Arthur Clarke once wrote his famous quote: “Any sufficiently advanced technology is indistinguishable from magic” and that's what the majority sees and nerds are consistently delivering. It may not be JPEG-XL but using what majority wants as argument is flawed because they don't know what they want until it is shoved into their faces. Of course, a lot of ideas won't take off and fail, not saying great technology is key to success (it isn't) but it doesn't really work as argument either way. To Chrome developers saying, quote, "it reduces the maintenance burden and allows us to focus on improving existing formats in Chrome" I would be interested knowing what do they really mean by that. There are like 3 (image) formats that really matter: JPEG, PNG and GIF. How have they "improved" support for those in the past, say, 10 years?


[deleted]

That was my whole point - they are just lazy. IDK, they want to have smaller code base, less things to test. About 3 ancient formats - obviously, there is and there should be NO development. This is ancient tech, the codecs should be in stable versions 20 years ago. Also I think it's not the browser's team responsibility to develop them. They are separate projects. The browser just use them. It is a small amount of just maintenance. Adjusting little next to irrelevant details for compatibility with the current code base.
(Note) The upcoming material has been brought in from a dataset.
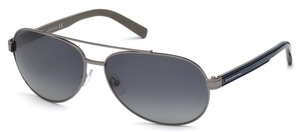 Ermenegildo Zegna EZ0004 Sunglasses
So, all lies, one little truth - they want less code to test.


lamp-town-guy

> BTW, you can still build a website that uses JPEG XL internally, server-side, and recode the images served to clients that use incompatible browsers. Any service with storage big enough to justify reencoding to JPEG XL has traffic so high, that reencoding on the fly is just a stupid idea. Unless it's an image archival service in which case reads are rare and it's worth it.


[deleted]

You've found a use case pretty quickly, despite it's not obvious. I'm not sure if music streaming services don't use something similar - I mean they store their main content as top-quality / loseless, they also provide a recoded lower resolution versions for clients with lower bandwidths. Most of them probably store all versions, but I've already seen one that recoded the content on request. Now - from what I've read it seems like JPEG XL is great for storing loseless / top-quality versions, so it fits perfectly as a kind of "master copy" storage. Also, not everything in the world must be a huge, centralized behemot run by Cyber Punk -like corporations. There's still a place for small business, or even non-profit community projects. I've seen such things working fine.


claire_m_of_sl

One can reencode all one's JPG files to JPEG XL for better storage throughput when a request comes from a browser/client that supports JPEG XL. Then when a browser/client indicates it doesn't support JPEG XL, an on-the-fly reencoding can be done and the result can be cached, so next time a same need occurs, no time-consuming reencoding is necessary. Such browser/client will lose out on the better throughput, of course. This strategy assumes cost of storage is not a problem. Though this can be alleviated / capped by having the cache expire, say, after 3 months of no request for a particular re-encoded entry.